Tatiana de Maekelt
En mi primera jornada de esta semana me correspondió el inmenso honor de representar al Comité Jurídico Interamericano en el homenaje a una de las figuras más notables del Derecho Internacional Privado en las Américas: la profesora venezolana Tatiana de Maelket, muy apreciada acá, en Río de Janeiro, por haber sido directora del célebre Curso de Derecho Internacional que tiene lugar todos los años en “a cidade maravilhosa”. Antes de referirme a su fecunda trayectoria y al significado e importancia de su notable obra jurídica, quise compartir con el auditorio una breve reflexión acerca del sentido que posee ese tipo de celebraciones. Ahora la comparto con ustedes.

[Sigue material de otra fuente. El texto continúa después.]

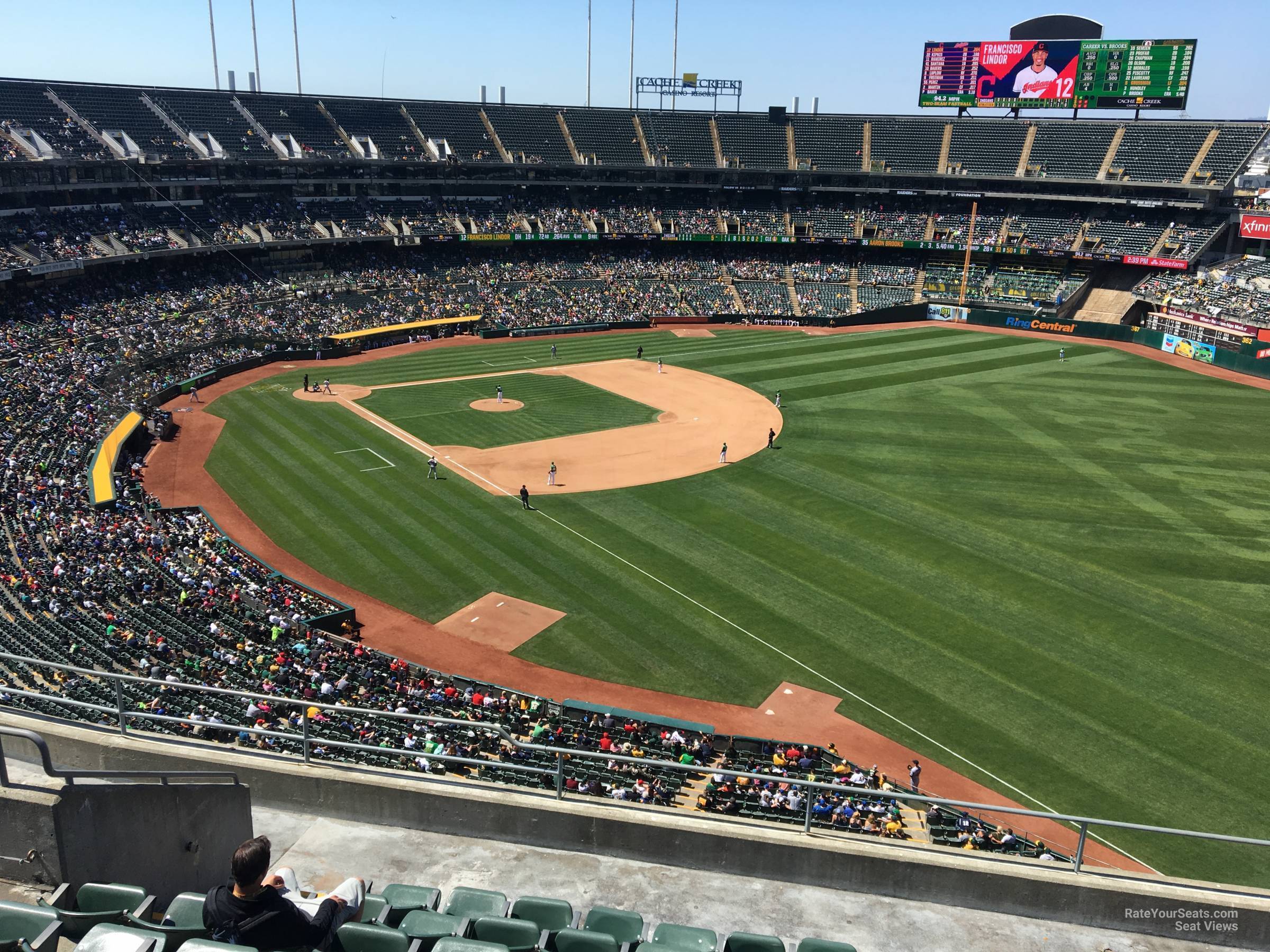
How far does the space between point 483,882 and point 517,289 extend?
7301cm

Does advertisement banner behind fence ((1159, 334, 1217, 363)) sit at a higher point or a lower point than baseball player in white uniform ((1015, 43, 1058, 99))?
lower

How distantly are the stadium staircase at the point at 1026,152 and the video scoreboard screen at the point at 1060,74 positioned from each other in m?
2.20

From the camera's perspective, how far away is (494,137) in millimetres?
87812

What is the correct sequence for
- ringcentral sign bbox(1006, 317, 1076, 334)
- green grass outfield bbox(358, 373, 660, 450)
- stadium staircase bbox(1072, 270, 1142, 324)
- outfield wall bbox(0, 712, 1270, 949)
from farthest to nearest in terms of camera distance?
stadium staircase bbox(1072, 270, 1142, 324), ringcentral sign bbox(1006, 317, 1076, 334), green grass outfield bbox(358, 373, 660, 450), outfield wall bbox(0, 712, 1270, 949)

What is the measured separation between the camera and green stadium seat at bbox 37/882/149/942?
21.1 ft

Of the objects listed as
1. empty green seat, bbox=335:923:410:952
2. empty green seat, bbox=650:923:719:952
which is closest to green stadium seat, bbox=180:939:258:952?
empty green seat, bbox=335:923:410:952

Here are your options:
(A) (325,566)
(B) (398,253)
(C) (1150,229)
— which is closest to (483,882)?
(A) (325,566)

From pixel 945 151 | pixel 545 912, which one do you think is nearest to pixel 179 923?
pixel 545 912

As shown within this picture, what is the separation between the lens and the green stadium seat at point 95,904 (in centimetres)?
642

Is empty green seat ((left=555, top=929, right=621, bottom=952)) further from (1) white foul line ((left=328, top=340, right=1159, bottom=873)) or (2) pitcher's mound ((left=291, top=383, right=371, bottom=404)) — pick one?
(2) pitcher's mound ((left=291, top=383, right=371, bottom=404))

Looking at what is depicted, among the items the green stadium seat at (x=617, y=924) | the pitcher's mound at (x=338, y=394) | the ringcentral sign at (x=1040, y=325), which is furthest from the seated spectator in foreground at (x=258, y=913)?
the ringcentral sign at (x=1040, y=325)

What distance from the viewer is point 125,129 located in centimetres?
6838

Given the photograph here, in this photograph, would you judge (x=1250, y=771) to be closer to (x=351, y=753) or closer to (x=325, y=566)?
(x=351, y=753)

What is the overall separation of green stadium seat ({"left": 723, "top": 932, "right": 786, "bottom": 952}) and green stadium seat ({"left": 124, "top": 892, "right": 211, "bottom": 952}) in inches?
153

Estimo que el viejo y hermoso ejercicio del elogio es uno de los logros más amables del ser humano. Enfatizar con alegría todo cuanto nos enaltece, es mucho más edificante que la práctica del menosprecio o de la displicencia ante los grandes, para no hablar de eso que los mexicanos, duchos en la acuñación de palabras exactas, llaman con insustituible nitidez, “el ninguneo”. Hemos vivido épocas en las cuales el elogio válido y legítimo parece despreciarse. La “guerra civil de los nacidos”, que decía Quevedo, de vez en cuando impone su agenda de descreimiento entre los seres humanos y nos intenta vedar -a ratos con éxito- la exaltación de los valores que algunos hombres y mujeres encarnan cotidianamente para hacer más habitable este complicado mundo que nos ha tocado en suerte. Así, las alabanzas quedan restringidas a las exequias, tornándose algunas en una mecánica hilvanación de lugares comunes y no en un estímulo para el estudio de las cualidades o para el examen cálido de una vida o de una obra, que suelen contener algo más que títulos y fechas.

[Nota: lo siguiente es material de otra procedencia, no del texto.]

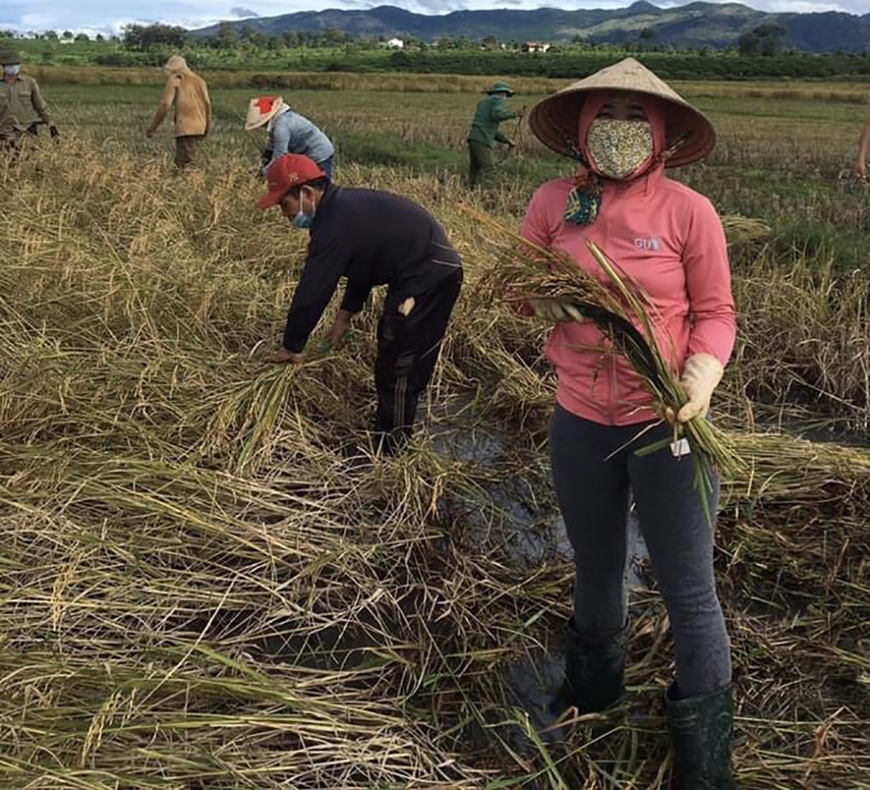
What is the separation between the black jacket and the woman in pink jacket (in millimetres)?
1280

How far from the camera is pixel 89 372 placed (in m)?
3.70

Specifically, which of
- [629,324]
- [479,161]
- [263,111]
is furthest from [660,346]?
[479,161]

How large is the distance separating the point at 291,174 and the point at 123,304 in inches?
65.1

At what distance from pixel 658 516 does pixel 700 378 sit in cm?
31

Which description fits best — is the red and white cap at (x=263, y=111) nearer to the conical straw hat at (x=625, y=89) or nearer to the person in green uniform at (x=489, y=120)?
the person in green uniform at (x=489, y=120)

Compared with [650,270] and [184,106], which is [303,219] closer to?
[650,270]

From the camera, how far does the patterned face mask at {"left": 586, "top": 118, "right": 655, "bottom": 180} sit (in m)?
1.80

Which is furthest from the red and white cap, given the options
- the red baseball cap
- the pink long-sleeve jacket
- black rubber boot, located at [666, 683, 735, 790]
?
black rubber boot, located at [666, 683, 735, 790]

Uno de los filósofos de la política más importantes del siglo XX fue Isaiah Berlin. Entre sus libros imprescindibles incluyo su adorable colección de semblanzas sobre personajes admirables. Allí Berlin nos enseña el oficio del elogio y nos recuerda que conocer a un gran hombre o a una gran mujer es un elevado modo de ayudarnos a ser mejores seres humanos. Nos enseña, además, que nada de esto se obtendría si quien alaba lo hace de una manera convencional o vaga, limitándose a la lisonja post mortem de una obra y desaprovechando las diversas aristas registrables en toda vida humana, máxime si ésta se encuentra cruzada de desafíos y tropiezos.

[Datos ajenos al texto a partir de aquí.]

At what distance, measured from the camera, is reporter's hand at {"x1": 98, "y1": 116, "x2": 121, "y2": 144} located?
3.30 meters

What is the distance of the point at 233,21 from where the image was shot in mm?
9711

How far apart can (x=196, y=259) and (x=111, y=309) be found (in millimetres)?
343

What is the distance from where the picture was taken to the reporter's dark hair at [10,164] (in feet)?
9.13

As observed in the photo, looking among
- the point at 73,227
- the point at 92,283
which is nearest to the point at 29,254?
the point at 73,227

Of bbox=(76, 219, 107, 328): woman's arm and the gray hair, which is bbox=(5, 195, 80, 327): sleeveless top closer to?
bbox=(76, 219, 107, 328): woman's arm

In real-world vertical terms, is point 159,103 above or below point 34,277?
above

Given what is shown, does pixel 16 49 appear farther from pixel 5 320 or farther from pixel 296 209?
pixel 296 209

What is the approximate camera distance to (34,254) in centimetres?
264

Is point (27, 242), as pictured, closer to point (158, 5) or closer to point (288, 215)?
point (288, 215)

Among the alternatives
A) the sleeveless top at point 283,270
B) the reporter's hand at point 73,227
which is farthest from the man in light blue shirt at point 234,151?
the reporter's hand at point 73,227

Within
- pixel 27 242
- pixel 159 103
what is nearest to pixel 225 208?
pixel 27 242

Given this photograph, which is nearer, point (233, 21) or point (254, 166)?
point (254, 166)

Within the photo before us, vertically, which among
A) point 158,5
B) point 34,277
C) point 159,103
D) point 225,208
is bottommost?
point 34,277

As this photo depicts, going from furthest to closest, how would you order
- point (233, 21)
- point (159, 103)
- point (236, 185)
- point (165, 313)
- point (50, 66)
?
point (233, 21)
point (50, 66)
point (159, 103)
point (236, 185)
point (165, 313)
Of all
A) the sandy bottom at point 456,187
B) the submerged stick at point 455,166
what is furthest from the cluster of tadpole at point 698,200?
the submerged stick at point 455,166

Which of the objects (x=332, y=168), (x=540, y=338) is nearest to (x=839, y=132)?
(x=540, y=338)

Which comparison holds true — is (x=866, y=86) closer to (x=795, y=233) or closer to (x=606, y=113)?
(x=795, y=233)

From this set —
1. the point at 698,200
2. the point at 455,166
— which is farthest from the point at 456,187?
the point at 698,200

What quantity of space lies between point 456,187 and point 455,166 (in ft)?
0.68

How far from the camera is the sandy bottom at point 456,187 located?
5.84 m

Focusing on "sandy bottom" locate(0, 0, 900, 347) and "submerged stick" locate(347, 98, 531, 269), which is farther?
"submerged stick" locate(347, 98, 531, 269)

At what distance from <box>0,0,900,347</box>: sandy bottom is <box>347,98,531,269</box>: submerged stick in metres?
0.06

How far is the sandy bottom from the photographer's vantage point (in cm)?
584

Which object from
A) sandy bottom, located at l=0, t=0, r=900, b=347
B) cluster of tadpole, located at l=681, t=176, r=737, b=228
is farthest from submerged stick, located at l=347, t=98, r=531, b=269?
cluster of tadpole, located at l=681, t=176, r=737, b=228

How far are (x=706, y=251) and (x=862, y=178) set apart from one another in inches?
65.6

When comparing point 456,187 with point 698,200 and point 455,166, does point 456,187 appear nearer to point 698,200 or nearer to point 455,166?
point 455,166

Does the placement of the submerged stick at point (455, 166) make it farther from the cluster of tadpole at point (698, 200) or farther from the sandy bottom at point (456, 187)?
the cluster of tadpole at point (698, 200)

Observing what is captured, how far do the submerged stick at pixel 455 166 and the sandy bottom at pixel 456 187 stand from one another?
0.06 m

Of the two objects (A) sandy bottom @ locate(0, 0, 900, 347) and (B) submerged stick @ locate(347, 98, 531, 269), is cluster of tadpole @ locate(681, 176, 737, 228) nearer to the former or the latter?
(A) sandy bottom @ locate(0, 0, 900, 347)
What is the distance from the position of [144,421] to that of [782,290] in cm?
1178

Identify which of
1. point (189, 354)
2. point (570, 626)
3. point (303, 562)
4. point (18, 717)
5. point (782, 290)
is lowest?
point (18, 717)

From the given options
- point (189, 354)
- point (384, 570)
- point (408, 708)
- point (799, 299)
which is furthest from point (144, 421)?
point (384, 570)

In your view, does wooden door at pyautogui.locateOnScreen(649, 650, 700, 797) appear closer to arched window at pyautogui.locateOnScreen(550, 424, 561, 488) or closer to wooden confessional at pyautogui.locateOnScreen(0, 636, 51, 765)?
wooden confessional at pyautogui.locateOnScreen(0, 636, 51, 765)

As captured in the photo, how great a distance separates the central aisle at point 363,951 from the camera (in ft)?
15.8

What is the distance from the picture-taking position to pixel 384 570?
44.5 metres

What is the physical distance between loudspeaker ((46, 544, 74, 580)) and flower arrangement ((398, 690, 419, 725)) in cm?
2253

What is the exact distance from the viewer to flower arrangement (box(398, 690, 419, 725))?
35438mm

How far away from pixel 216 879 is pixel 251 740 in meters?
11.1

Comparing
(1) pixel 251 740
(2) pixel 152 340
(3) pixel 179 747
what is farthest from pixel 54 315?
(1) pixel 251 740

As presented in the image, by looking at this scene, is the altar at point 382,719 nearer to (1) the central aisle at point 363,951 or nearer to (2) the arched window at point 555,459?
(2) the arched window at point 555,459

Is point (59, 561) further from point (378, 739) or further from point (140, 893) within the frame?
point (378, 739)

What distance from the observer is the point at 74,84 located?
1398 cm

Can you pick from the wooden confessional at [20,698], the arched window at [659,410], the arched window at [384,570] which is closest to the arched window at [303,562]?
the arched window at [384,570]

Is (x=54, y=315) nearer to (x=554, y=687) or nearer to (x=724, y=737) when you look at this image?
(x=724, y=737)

Por eso festejé ayer la costumbre del Comité Jurídico Interamericano de dar inicio al Curso de Derecho Internacional con el homenaje a algún jurista ejemplar. Así pude, entonces, hablar de Tatiana de Maekelt, una insigne docente e investigadora del Derecho, de quien ningún abogado venezolano debería sentirse ajeno. Recordé su presencia en la Facultad de Derecho de la UCV, donde era admirada por todos. Mi recuerdo data de los primeros años setentas del pasado siglo y preserva la imagen de una profesora que ya acumulaba muchos estudios, pero que aún era joven y concitaba una adhesión intelectual unánime, así como –todo hay que decirlo- respetuosos y tímidos requiebros por su legendaria belleza física. De ella supe que provenía de lejanos lugares y de otras lenguas y que dictaduras y guerras la habían traído a Venezuela en 1948. Encarnó, de algún modo, la imagen de la extraterritorialidad (en el sentido que George Steiner da al término), pero los mejores frutos para la ciencia jurídica los produjo en nuestra Patria. Y eso, no sólo se celebra. Se agradece.
Esta página es hoy para Tatiana. Por eso pensemos en un suculento borsch que Cuchi puede preparar con excelencia y sin las contrariedades de la Maga en la rayuela de Cortázar.